There was one benefit to waking early, and that was no one was trying to reach her. She made a cup of coffee and filled up the Jacuzzi bathtub. She turned on the jets and relaxed in the hot water. The tension left over from yesterday disappeared. One of her ex-boyfriends had suggested she work out in the morning when she couldn’t sleep, but nothing was better than a hot bath, morning or night, to clear her mind.
Thirty minutes later, she took a shower, washed her hair, and then spent a good hour getting ready for the day. She could get ready faster, but why rush? Lucy wasn’t meeting her until ten. By seven she was ready and decided to go downstairs for breakfast instead of calling room service.
She’d just ordered and was enjoying orange juice and coffee while reading a book—one that she’d started on the plane ride to Scottsdale a week ago, but hadn’t picked up since—when her cell phone vibrated. So the day begins, she thought as she closed the book. She assumed it was Ben, but it wasn’t.

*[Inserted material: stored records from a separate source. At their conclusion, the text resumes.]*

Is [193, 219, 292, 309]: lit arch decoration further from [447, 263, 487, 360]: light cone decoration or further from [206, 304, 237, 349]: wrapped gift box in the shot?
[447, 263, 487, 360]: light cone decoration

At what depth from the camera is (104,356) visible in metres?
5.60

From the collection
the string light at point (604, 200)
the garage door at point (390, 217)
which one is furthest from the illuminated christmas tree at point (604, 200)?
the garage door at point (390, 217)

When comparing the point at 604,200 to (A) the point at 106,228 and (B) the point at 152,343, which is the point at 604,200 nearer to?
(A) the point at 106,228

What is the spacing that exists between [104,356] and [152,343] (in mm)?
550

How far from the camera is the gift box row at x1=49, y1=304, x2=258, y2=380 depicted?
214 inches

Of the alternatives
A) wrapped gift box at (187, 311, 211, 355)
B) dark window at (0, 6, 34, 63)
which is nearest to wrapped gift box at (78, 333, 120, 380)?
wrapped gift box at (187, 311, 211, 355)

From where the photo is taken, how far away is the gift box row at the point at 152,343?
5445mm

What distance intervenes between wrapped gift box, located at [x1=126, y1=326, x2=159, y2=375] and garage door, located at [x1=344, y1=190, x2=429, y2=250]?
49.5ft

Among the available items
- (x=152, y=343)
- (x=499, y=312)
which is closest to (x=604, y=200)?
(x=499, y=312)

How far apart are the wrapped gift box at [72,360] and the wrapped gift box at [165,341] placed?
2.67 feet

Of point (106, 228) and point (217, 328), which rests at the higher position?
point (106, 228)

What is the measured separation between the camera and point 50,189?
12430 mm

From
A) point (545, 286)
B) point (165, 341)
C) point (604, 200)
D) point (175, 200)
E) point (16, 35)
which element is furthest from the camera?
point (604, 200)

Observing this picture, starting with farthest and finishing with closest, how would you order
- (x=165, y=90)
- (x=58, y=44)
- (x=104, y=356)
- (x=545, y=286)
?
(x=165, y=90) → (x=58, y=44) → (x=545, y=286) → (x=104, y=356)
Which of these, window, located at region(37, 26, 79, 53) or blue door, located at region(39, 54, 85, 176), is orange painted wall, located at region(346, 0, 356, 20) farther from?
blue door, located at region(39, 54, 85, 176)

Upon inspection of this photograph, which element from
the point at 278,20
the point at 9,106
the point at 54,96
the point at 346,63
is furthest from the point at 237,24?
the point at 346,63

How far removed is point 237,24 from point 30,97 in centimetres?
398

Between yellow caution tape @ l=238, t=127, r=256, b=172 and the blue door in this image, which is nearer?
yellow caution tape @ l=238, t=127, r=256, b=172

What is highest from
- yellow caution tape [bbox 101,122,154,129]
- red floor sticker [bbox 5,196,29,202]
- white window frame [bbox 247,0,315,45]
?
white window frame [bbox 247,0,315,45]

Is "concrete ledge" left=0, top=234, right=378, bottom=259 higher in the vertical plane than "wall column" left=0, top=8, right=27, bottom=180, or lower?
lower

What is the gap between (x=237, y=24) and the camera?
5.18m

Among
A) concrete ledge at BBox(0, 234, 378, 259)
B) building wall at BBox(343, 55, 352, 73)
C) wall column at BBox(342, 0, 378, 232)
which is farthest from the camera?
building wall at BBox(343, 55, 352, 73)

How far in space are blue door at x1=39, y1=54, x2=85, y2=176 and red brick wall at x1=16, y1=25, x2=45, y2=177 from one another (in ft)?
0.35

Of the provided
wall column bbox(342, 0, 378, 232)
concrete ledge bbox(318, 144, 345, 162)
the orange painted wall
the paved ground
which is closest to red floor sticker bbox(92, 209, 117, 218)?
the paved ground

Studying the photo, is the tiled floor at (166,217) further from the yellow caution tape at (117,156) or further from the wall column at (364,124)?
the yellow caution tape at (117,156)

“Nick,” she said when she answered.
“You’re still alive,” he said.
“I’m sure you would have heard it on the news if I wasn’t.”
“I left a couple of messages.”
He sounded an odd cross between upset and irritated.
“Busy case.” Her food arrived and she wished she could eat without the stress of this conversation.
Since when did talking to Nick become stressful? You always looked forward to his calls.
“When will you be done?”
“I’m going to cover the Caldwell trial in Arizona. It starts next week.”
“And then?”
“And then … I don’t know.”
“I’d like to see you. Even if you just fly in for a day … I miss you, Max.”
He sounded sincere. He was sincere, at that moment. Max knew they had a certain chemistry that worked.
“I miss you, that’s why I keep myself so busy.”
He laughed. “You wouldn’t know how to relax, sweetheart. Tell me you’ll be here for the weekend after the trial and I’ll take it off. Switch shifts with someone if I have to. You and me. I think we need a little time alone.”
“I agree.” And she did … on the one hand. When she and Nick were alone and didn’t talk about his life, everything was good.